Since we all 'see through a glass darkly,' the people i take seriously are the ones who understand this and we also have a mutual understanding and dedication to the principles of love and grace. We all wanna see what is real, but we also can smile and not each other, realizing our flaws. A graceful and mature person, i.e., those worth engaging with, would have approached you in a manner that was also engaging. To your credit, you seem to realize that even a jack ass is capable of insight on occasion, so you considered what they said. But it is equally wise, me thinks, to consider the source.
Kitzer​(sub female)
2 years ago • Sep 11, 2021
Kitzer​(sub female) • Sep 11, 2021
Some people are just more obsessed with perceived accuracy than they are with genuinity.

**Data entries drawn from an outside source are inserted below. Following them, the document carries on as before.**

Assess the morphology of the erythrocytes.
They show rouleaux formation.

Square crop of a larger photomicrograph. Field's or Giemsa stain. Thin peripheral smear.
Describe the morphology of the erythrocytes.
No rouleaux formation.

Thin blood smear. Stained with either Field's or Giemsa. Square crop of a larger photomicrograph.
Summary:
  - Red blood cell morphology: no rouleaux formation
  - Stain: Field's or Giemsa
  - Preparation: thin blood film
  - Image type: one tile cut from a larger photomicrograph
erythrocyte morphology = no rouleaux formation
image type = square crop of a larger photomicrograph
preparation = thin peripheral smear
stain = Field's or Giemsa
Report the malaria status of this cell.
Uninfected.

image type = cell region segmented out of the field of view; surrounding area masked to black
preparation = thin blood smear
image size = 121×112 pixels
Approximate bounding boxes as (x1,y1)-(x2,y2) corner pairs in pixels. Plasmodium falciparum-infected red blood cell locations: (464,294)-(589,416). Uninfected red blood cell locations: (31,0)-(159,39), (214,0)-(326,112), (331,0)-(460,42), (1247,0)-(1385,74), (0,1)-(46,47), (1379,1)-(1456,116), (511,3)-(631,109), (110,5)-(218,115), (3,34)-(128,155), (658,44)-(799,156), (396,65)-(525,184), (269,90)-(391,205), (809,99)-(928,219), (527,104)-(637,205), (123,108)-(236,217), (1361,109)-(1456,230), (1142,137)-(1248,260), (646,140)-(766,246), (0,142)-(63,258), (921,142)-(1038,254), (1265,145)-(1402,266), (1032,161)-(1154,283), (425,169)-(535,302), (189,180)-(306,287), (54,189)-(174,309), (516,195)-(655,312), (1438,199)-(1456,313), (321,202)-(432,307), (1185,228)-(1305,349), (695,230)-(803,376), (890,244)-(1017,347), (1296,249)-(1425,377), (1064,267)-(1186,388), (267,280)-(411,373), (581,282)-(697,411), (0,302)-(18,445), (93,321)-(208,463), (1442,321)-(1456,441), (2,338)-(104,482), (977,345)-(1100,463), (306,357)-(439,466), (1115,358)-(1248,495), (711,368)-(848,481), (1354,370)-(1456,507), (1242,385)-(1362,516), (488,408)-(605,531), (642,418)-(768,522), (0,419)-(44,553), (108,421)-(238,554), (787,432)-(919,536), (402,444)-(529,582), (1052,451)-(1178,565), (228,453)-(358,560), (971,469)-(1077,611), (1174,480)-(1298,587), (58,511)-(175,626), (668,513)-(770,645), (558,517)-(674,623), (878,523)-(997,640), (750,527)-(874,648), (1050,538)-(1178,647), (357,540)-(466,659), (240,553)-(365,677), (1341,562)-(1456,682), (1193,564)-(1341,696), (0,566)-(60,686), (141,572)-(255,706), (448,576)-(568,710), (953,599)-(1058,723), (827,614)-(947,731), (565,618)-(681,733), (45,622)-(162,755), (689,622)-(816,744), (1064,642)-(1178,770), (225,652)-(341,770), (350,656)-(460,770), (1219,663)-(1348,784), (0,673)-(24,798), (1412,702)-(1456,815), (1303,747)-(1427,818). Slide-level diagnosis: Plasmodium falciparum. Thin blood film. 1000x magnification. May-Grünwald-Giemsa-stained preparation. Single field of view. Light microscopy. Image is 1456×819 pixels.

That doesn't make them bad people. (This girl who's questioning you on it isn't wrong for doing it) it just shows that she's caught up in her own views (which are probably not even her's but a collection of what she's been taught) so she can't see it any other way.

Basically she's probably been groomed to think this way about what a master truly is. And it might even threaten her equilibrium to consider it another way. (She's obsessed with things being right rather than real because she's probably herself afraid to be labeled fake. Which is why she probably turned it on you.)

Personally I think even a submissive type of person can be someone's master if they wanted to because you know who determines that? The submissive of the master. Because they're the ones that proclaim it as such (of course with a willing Master).

I think people just way over complicate this stuff.
A Cloud​(sub female){Owned}
2 years ago • Sep 12, 2021
[quote="SubtleHush"]
- 'I have a magic 3 rule. If 3 or more unrelated people or sources give feedback or mention something, I take a closer look at it. Doesn't mean I will do what they think I should do, just that maybe the universe is telling me something. It pans out more often than not. This is a personal thing. I don't tell them I'm looking into the thing and I don't report to anyone what I decide. I just use that impetus to take a deeper look.'

Nice strategy to use for a journey of growth and discovery. Respect. I too like to make sure I am hearing what the universe is saying to me. Coincidences and repetition are key in pointing out hurdles and areas that require attention. Honesty to one's self is fundamental if barriers are to be overcome.

Perhaps sometimes the arguing over semantics is a distraction from the real, personal work that is too challenging at times?! I actually found myself getting caught up in that kind of energy and had to pull myself up and realign to what my true intentions are. I ask myself, "Is this helping (myself or others) or is it just adding fuel to a fire that doesn't concern me?", "What kind of energy am I bringing to the party?" and, "What are my priorities? Are they being addressed?"
Sasa​(dom female)
2 years ago • Sep 12, 2021
Sasa​(dom female) • Sep 12, 2021
Since when is the opinion of others, probably inexperienced persons, important? Please don't care.

I am nurturing, that doesn't mean I can't be very strict, but I'll never be one of the cold-hearted bitches some men dream about and I don’t want a submissive who needs that. Hell, since when do we have to "perform" for someone's affection or submission?

Of course, I hear and heard that I am not domme enough for some. That's fine. The "fake" of one person is heaven for the next. We are what we are and we don't have to be inauthentic to fit into the BDSM box of others.